### DIRECTIONS
Write down the listing again exactly as it appears below, without its pictures.

### PROVIDED MATERIAL
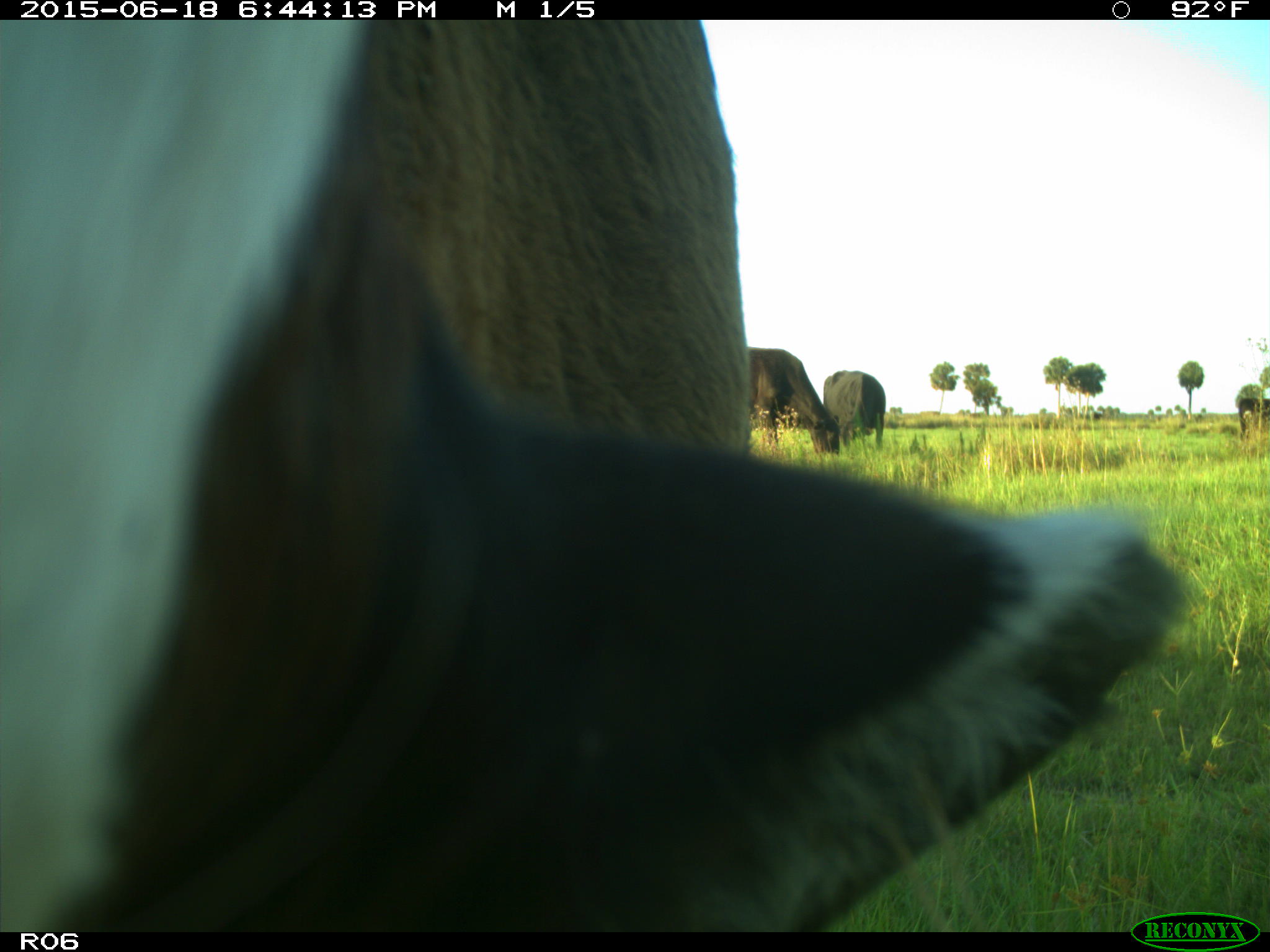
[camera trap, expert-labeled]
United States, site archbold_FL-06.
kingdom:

### SOLVED EXERCISE
[camera trap, expert-labeled]
United States, site archbold_FL-06.
kingdom:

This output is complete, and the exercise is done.